### Set task
Starting at the first of the rows and ending at the line that contains "As observable in", swap "farther" for "further", change nothing else, and give back only those lines.

╭──

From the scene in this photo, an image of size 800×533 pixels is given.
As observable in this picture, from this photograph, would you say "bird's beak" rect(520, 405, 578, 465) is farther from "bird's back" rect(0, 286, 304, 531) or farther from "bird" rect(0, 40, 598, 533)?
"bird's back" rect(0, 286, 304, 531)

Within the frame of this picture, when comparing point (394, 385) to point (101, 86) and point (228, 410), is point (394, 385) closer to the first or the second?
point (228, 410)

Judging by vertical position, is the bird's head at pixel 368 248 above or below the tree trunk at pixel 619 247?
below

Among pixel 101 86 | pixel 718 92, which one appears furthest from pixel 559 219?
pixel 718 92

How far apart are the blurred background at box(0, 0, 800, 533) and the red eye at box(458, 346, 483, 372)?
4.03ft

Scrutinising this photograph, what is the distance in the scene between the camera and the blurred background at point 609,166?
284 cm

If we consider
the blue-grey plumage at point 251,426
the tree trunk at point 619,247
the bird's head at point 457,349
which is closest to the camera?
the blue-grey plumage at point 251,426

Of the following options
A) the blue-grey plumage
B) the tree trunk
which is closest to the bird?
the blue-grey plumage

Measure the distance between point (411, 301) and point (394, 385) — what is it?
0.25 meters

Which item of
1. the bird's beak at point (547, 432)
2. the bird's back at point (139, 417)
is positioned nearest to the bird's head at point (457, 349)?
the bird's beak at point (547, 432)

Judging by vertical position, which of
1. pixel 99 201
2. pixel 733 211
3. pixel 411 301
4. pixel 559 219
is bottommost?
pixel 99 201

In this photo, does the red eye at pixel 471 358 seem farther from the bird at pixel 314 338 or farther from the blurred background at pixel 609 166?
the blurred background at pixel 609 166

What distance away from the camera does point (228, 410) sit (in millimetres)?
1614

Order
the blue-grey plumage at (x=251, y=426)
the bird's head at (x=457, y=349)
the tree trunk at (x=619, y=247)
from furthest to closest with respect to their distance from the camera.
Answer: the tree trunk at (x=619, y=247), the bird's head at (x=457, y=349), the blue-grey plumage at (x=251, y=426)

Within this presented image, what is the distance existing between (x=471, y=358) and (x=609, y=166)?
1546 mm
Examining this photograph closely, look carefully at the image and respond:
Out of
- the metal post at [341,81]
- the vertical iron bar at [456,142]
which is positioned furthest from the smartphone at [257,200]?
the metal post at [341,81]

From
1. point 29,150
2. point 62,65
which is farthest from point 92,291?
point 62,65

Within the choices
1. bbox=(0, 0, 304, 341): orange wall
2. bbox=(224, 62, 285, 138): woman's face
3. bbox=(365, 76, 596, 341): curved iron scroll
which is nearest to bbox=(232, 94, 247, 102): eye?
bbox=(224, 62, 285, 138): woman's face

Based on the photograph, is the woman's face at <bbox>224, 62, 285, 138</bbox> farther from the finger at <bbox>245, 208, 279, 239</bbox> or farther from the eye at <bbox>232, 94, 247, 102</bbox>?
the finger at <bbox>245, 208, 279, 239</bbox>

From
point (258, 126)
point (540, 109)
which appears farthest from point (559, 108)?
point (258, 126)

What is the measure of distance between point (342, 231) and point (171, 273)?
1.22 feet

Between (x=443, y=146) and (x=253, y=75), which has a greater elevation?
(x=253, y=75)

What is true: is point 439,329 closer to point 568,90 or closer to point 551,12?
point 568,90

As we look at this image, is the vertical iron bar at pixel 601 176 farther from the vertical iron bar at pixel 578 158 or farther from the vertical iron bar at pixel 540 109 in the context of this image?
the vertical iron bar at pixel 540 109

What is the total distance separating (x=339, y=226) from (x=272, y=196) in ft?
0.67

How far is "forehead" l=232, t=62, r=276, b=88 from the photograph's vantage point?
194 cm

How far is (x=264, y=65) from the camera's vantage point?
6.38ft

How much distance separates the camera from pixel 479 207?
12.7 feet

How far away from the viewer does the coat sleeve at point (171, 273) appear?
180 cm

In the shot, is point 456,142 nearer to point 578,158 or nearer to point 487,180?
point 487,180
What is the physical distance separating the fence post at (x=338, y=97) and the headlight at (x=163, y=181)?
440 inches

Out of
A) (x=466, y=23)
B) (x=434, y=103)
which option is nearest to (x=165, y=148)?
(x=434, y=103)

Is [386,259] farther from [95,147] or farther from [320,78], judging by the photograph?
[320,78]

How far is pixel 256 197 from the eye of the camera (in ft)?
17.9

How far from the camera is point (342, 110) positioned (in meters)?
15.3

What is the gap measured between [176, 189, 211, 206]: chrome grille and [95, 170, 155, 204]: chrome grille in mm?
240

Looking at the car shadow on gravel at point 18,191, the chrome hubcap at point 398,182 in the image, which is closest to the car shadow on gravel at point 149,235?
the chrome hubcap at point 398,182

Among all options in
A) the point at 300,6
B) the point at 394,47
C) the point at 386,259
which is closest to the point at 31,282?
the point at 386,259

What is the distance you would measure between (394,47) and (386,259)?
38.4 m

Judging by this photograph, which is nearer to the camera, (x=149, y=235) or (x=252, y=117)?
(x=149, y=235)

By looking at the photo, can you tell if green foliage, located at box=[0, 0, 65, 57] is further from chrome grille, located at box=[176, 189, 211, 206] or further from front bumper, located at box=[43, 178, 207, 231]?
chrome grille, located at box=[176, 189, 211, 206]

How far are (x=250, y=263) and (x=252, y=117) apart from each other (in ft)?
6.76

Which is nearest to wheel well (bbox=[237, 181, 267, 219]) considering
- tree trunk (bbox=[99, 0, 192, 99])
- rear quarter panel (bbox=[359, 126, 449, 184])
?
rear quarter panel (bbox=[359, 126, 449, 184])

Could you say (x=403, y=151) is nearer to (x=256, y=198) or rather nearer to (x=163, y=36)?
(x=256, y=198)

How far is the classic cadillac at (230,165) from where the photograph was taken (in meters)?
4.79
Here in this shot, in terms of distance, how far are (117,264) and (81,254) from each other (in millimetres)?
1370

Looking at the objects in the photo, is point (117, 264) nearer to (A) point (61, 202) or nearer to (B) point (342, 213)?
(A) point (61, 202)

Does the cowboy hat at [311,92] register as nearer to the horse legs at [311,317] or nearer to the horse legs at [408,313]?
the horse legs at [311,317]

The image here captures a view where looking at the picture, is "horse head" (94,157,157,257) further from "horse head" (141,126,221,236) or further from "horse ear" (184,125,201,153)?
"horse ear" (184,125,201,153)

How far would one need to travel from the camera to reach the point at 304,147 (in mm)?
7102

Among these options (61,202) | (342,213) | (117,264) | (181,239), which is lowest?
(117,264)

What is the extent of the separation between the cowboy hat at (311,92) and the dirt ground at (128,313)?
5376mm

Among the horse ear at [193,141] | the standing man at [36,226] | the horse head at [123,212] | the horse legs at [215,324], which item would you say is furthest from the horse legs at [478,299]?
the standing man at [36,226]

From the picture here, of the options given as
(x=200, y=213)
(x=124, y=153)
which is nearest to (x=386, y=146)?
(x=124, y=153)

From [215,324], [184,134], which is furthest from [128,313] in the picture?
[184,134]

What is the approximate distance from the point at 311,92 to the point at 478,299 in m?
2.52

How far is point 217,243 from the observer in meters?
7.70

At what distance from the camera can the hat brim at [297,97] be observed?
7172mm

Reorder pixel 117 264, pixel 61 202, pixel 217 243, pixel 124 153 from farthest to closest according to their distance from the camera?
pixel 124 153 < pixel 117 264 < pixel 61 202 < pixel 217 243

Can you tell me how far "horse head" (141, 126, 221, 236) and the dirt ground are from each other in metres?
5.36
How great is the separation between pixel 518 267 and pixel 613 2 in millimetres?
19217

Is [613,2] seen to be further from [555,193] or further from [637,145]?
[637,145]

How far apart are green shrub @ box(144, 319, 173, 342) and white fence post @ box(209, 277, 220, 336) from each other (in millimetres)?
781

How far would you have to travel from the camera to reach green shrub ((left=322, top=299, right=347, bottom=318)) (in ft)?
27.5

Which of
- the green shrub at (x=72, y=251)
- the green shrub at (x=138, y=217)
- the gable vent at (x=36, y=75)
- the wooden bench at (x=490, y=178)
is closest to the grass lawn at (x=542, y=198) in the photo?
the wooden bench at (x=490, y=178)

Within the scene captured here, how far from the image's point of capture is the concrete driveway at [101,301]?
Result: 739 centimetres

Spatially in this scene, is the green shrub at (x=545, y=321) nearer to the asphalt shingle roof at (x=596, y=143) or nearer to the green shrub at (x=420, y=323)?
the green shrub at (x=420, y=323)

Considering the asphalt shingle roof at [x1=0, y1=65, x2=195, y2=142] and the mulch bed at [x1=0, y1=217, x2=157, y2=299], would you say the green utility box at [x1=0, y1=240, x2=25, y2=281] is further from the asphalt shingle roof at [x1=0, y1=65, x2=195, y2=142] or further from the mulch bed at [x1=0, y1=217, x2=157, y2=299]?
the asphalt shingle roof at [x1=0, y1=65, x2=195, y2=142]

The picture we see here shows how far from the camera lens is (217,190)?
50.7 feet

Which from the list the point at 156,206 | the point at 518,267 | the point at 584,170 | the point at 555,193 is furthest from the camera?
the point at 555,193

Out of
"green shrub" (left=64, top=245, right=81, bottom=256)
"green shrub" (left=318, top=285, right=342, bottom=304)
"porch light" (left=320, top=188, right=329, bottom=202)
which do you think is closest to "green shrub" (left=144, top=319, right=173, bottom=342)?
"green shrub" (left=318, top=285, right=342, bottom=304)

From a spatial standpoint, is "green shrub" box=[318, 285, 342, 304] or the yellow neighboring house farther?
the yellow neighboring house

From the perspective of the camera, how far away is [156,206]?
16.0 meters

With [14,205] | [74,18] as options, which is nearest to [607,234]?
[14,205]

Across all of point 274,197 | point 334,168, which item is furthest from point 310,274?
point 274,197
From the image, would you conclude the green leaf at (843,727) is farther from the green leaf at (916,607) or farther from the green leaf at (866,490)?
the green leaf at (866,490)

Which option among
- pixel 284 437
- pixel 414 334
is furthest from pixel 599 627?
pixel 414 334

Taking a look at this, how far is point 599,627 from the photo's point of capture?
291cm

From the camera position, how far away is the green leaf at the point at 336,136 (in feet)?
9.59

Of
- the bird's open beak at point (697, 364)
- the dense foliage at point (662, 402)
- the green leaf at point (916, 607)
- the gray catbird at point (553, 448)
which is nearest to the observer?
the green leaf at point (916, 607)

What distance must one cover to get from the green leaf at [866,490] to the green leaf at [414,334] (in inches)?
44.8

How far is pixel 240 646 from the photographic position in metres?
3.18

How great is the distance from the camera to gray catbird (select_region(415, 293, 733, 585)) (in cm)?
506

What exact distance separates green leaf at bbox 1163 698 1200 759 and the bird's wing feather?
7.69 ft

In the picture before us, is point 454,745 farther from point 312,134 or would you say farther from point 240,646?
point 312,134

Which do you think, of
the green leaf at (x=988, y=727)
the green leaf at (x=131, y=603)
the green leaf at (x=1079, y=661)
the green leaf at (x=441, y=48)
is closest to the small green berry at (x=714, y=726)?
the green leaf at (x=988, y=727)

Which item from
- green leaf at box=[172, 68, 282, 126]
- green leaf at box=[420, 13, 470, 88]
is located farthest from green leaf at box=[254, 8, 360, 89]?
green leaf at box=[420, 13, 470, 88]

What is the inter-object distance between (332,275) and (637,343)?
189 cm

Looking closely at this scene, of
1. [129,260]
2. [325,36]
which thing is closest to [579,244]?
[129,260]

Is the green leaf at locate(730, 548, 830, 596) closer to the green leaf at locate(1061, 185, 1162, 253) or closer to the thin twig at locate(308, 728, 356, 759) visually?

╰──

### Exercise answer
From the scene in this photo, an image of size 800×533 pixels is given.
As observable in this picture, from this photograph, would you say "bird's beak" rect(520, 405, 578, 465) is further from "bird's back" rect(0, 286, 304, 531) or further from "bird" rect(0, 40, 598, 533)?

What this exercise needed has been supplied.